Elissa Thomas, who teaches computer science and geometry, uses the game too.

“It’s just a really fun way to go over content that we’ve covered in class but also get instant feedback,” she said.

Thomas said that Kahoot! is a good indicator of how well her students are grasping concepts. 

An example is the question “Which of the theorems prove these triangles are congruent?” 

Below is a picture of two triangles and four answers: “side-angle-side theorem,” “angle-side-angle theorem,” “hypotenuse leg theorem” or “not congruent.”

While Thomas likes the game’s teaching aspect, sophomore Chris Wilson (who took geometry last year) likes the competitive aspect. 

“It gives people a reason – other than to learn – to pay attention,” he said.

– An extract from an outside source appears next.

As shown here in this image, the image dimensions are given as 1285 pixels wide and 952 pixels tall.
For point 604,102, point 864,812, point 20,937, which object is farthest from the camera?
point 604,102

Thomas said she has seen a mix of reactions, such as yelling to dancing in their seats from happiness or dismay.

Senior Miles Edwards echoed these observations and said that his classmates in AP Computer Science A “are extremely competitive, cheer and yell.”

Like Thomas, chemistry teacher Victoria Conner has used the game for review but in a slightly different way. 

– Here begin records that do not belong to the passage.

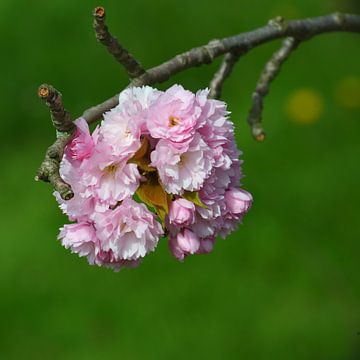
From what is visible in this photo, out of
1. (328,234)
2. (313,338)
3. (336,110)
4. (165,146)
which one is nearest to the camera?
(165,146)

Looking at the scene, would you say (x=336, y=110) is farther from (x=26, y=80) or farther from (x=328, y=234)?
(x=26, y=80)

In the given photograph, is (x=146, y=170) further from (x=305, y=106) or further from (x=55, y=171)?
(x=305, y=106)

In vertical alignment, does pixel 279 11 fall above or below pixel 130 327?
above

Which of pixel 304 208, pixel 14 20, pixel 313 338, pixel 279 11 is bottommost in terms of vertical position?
pixel 313 338

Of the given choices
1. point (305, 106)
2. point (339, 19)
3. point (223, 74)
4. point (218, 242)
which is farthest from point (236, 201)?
point (305, 106)

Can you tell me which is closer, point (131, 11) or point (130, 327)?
point (130, 327)

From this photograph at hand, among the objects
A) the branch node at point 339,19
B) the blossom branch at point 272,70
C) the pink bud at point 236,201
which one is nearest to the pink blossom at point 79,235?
the pink bud at point 236,201

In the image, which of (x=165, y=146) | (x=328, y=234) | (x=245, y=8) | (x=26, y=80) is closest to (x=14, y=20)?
(x=26, y=80)

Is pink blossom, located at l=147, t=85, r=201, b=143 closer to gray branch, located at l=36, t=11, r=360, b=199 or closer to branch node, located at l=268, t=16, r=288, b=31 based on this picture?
gray branch, located at l=36, t=11, r=360, b=199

She has students make up their own questions and provide four possible answers. 

“It was useful because not only did the students have to write a reasonable chemistry question and provide a correct answer, but they also had to come up with a few plausible incorrect answers, which required them to actually understand the concept as well as how the concept could be misconstrued,” she said.

Conner said that she also likes the user-friendliness of Kahoot! and the fun aspects of usernames.

“I like that students can have a little fun with their usernames and how excited students get when the question that they made comes on the screen,” she said.

Dahmani said that her AP Euro class selects usernames that relate to the time period they’re studying. For example, during their unit on the French Revolution, Dahmani’s name was “Marat,” a French revolutionary of the era, her sister senior Annya was “Antoinette,” and junior Mehdi Lacombe was “Louis XVI.”